Rent to own gains popularity in UAE as developers entice buyers
Developers looking to tempt buyers are having to offer a range of incentives, such as flexible payment terms, to tempt buyers in what remains a soft property market.
Last week, Aldar Properties, the biggest developer in Abu Dhabi, rolled out a rent-to-own scheme at three of its developments in the Ansam, Al Hadeel and Meera communities, allowing customers to build equity in apartments with no rent escalations or additional fees. The developer said potential buyers entering rent-to-own schemes can build equity of 16 per cent, 19 per cent and 22 per cent over the first, second and third year of living in their apartments, with a rebate available if they decide to exercise an ownership option.
The Abu Dhabi-based developer said rents under the scheme start at Dh120,000 per year in Ansam, Dh140,000 per year in Al Hadeel, and from Dh110,000 in Meera.
Though rent-to-own is not new — such schemes have existed in the market since the early 2000s — they flourished after 2008 when the UAE’s property market slumped following a global economic crisis and developers were motivated to attract buyers, says Matthew Gregory, head of property sales at classified listings portal dubizzle.
It is clearly gaining popularity in 2019, with developers eager to explore new and creative ways to attract buyers, according to analysts.
“Rent-to-own schemes can offer those looking to buy property, with stable income but perhaps limited savings, an attractive way of working towards home ownership,” said Chris Hobden, head of strategic consultancy at Chestertons.
“The schemes also allow developers access to a broader range of potential buyers and can provide a competitive edge over units offered for sale through more conventional payment structures,” he said.
How does the rent to own scheme work? Do people need to pay extra as part of the scheme than they would do in renting a flat normally?
Schemes vary between developers although essentially they comprise a rental contract coupled with a future sales agreement, detailing a pre-agreed price and a fixed payment schedule.
Monthly payments would generally be above market rent, reflecting a capital contribution, although the premiums vary widely and are often marketed as equivalent to paying rent over the period.
Do customers need to make any down payment as part of the scheme?
There is often, though not always, a down payment required. This would be significantly lower than the down payment generally required for a mortgage.
What are the advantages of this scheme?
Rent-to-own (RTO) schemes can offer those looking to buy property, with stable income but perhaps limited savings, an attractive way of working towards home ownership without the need for mortgage finance.
“The terms offered vary between developers and it is essential that those considering an RTO contract look carefully at the structure on offer,” says Mr Hobden.
Are there other developers in the UAE who have similar rent-to-own schemes like the one launched by Aldar?

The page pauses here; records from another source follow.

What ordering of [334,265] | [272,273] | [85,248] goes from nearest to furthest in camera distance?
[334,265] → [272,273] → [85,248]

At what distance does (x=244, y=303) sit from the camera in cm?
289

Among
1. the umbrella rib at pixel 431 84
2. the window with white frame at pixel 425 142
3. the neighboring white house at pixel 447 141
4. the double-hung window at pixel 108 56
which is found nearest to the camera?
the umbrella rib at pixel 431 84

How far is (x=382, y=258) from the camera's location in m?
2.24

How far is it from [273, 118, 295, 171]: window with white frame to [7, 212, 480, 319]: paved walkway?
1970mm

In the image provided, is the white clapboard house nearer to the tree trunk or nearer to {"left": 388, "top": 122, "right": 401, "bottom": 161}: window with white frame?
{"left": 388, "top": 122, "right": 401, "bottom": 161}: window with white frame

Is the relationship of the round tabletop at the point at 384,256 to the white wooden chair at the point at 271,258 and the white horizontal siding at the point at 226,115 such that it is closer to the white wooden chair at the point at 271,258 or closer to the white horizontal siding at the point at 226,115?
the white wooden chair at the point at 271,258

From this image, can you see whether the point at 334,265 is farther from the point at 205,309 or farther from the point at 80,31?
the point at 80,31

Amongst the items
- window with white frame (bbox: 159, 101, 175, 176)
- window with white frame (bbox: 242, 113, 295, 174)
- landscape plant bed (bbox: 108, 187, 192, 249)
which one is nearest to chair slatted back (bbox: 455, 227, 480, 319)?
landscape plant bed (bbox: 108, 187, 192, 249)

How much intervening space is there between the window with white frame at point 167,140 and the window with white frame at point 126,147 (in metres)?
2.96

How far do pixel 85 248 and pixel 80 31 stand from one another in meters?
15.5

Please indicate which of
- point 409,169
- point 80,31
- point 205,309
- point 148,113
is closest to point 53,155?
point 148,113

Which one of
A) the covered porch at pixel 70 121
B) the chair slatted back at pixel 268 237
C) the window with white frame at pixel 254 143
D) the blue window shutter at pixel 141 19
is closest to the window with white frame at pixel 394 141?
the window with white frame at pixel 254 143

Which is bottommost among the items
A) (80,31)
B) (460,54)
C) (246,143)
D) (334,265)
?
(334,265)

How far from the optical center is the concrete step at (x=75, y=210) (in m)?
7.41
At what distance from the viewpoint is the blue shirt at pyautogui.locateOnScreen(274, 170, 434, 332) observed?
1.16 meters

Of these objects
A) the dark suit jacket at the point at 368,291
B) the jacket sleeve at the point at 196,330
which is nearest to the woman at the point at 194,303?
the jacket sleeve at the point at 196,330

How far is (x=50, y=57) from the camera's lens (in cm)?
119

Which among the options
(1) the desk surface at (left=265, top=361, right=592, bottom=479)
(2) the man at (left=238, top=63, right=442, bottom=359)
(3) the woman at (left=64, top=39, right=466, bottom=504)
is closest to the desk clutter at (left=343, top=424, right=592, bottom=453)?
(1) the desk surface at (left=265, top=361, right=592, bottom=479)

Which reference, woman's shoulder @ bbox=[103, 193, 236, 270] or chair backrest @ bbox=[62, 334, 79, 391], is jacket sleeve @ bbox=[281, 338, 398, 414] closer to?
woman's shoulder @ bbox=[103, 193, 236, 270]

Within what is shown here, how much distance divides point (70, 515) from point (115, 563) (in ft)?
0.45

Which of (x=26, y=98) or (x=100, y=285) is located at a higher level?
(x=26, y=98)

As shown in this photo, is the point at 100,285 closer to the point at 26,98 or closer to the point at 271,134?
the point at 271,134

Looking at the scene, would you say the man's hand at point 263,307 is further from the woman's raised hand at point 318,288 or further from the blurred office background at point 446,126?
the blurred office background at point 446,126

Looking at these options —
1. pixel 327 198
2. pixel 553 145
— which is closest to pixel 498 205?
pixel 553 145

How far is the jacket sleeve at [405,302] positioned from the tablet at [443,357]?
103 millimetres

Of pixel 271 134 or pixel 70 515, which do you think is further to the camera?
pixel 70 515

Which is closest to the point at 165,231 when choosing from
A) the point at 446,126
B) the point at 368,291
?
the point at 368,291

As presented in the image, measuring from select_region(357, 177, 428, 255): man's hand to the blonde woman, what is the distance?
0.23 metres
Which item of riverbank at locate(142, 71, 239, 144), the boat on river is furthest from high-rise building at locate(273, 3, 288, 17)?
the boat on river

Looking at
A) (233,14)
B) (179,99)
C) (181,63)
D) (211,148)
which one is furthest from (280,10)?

"Prominent developers in the UAE such as Emaar are also adopting rent-to-own style schemes to open up their customer base to a new market of potential investors, however, the adoption of such schemes by more developers will support in driving the market forward," says dubizzle's Mr Gregory.
Is it possible to walk away from a rent-to-own scheme after starting payments?
Typically, yes, although the money paid over the rental period would generally be forfeited. Under some schemes, it may be possible to transfer the agreement to a third party.
Are banks ready to grant loans to people who are taking part in such a scheme?
Rent-to-own deals generally negate the initial need for bank finance, although some schemes will require a final lump sum payment.